The compounds in broadleaf plantain boast antimicrobial, astringent, anti-inflammatory, antibacterial, and anti-hemorrhagic properties.
This wild medicinal weed is also a superb expectorant, the primary reason it is used in natural remedies to treat bronchitis. The aucubin in plantain enhances the secretion of uric acid from the kidneys, helping to prevent stones from forming. The apigenin in the plant is a natural anti-inflammatory compound.
Broadleaf plantain, when crafted into a salve, wound wash, or poultice mixture and left on until it hardens to the point it is dry, it can help treat various types of wounds, sunburn, poison ivy, as well as insect bites and stings.
The astringent properties in broadleaf plantain are what make this wild healing weed a good natural remedy ingredient in recipes designed to treat colitis, diarrhea, stomach ailments, gastritis, and other bowel related issues.
It has long been used as a remedy for stomach and bowel infections, as well as urinary tract infections, and because the herb has antispasmodic and demulcent effect it can be used to soothe irritation and reduce spasms in relation to colic in infants and young children.
The expectorant properties in plantain can make it an effective ingredient in natural remedies designed to reduce the secretion of mucus into airways, when a person is suffering from the common cold, bronchitis, tonsillitis, asthma, hay fever, sinusitis, and lung infections.
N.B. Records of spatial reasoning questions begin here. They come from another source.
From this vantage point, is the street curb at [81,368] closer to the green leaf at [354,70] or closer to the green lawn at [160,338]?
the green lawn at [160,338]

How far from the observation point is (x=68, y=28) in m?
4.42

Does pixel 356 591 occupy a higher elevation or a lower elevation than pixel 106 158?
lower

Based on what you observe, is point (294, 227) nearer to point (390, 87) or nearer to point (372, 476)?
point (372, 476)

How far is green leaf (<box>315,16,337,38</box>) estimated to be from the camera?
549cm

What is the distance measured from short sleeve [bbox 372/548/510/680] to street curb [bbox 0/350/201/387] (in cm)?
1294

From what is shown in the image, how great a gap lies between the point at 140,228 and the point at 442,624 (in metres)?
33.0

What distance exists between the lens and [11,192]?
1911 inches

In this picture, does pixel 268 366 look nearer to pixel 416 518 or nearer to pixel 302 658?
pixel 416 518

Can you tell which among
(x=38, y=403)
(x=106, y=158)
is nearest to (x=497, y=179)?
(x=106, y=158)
Possible Plantain Side Effects
Although broadleaf plantain is pretty soundly considered a safe wild plant to be used both topically and internally by folks of all ages, taking it might not be without some risk.
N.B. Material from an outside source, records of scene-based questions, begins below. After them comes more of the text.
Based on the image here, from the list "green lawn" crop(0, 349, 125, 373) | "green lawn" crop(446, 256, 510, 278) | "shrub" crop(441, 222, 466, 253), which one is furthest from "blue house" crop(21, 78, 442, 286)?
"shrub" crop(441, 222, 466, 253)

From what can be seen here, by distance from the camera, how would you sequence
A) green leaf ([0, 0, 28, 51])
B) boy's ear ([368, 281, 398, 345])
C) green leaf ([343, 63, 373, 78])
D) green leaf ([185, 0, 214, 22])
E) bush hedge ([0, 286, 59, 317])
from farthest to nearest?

Pregnant and nursing mothers should avoid consumption and use of broadleaf plantain until more studies are conducted on the safety of such exposure.
In addition, some folks are hypersensitive to psyllium.
I am not a medical professional of any type. The broadleaf plantain information presented here is purely for educational and research purposes only. Neither our farm, nor the website or the company behind it shall be held liable for any injury or side-effects as a result of following the information in this article.
Even when an ingredient in a home remedy comes from nature and your spouse or best friend raves about it, that does not negate the possibility of you having an allergic reaction to the same dose. Discussing the use of broadleaf plantain with your doctor before beginning use is highly recommended.